- DATA EXCERPT:
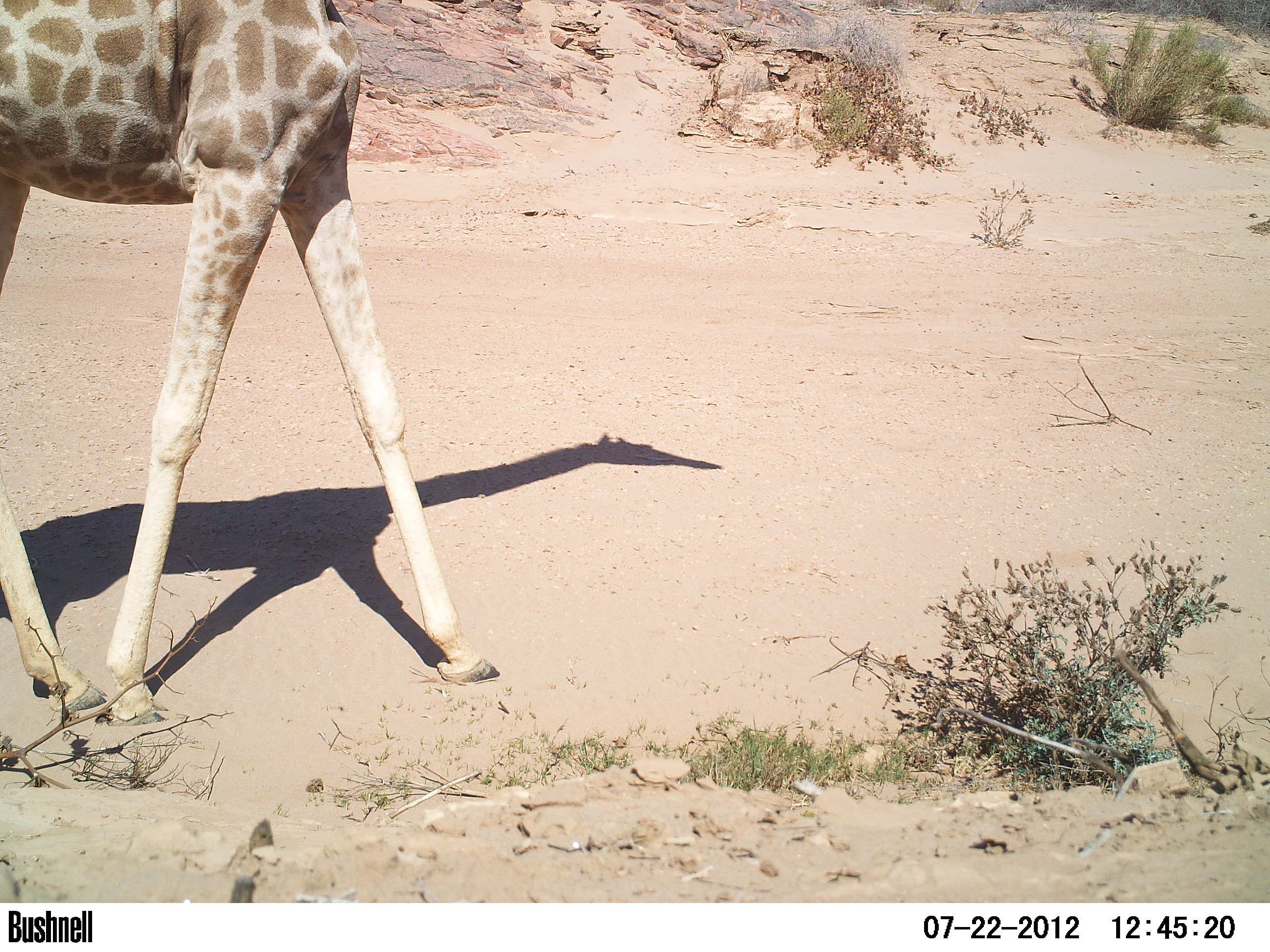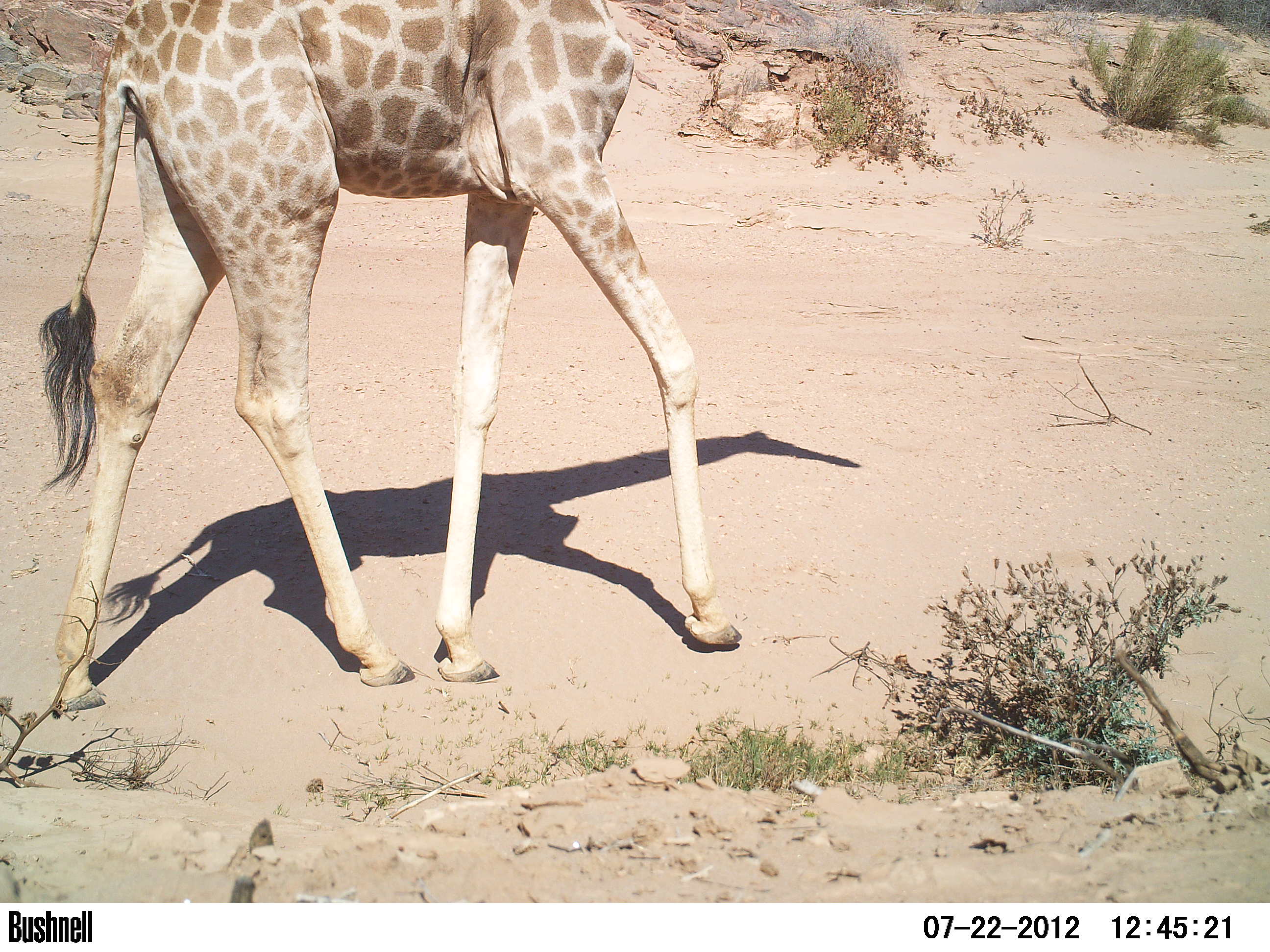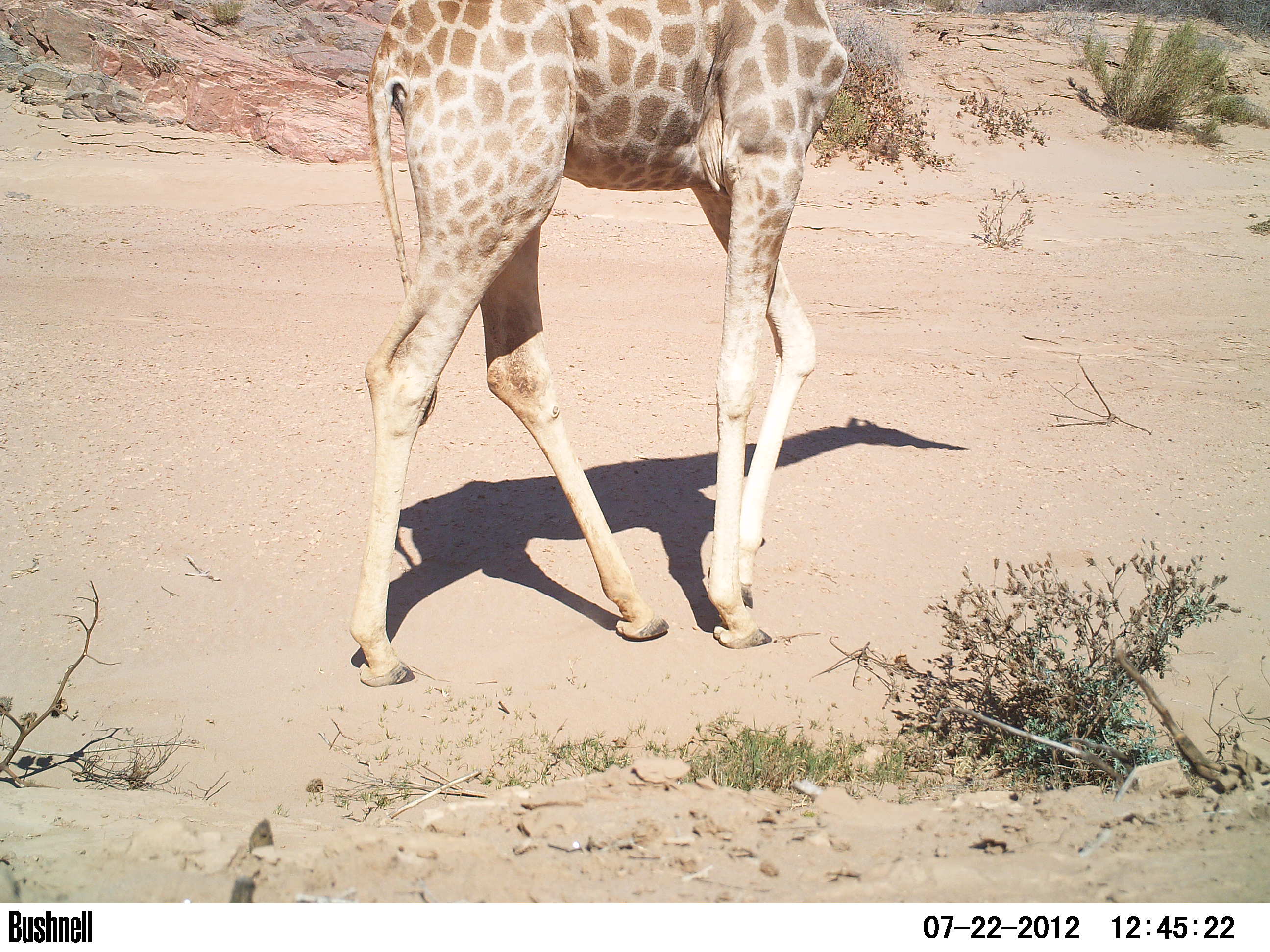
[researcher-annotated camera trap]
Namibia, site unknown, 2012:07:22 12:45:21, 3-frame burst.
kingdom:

- AIM OF THE TASK: Print all of the material exactly. Omit pictures.

- TASK RESULT:
[researcher-annotated camera trap]
Namibia, site unknown, 2012:07:22 12:45:21, 3-frame burst.
kingdom:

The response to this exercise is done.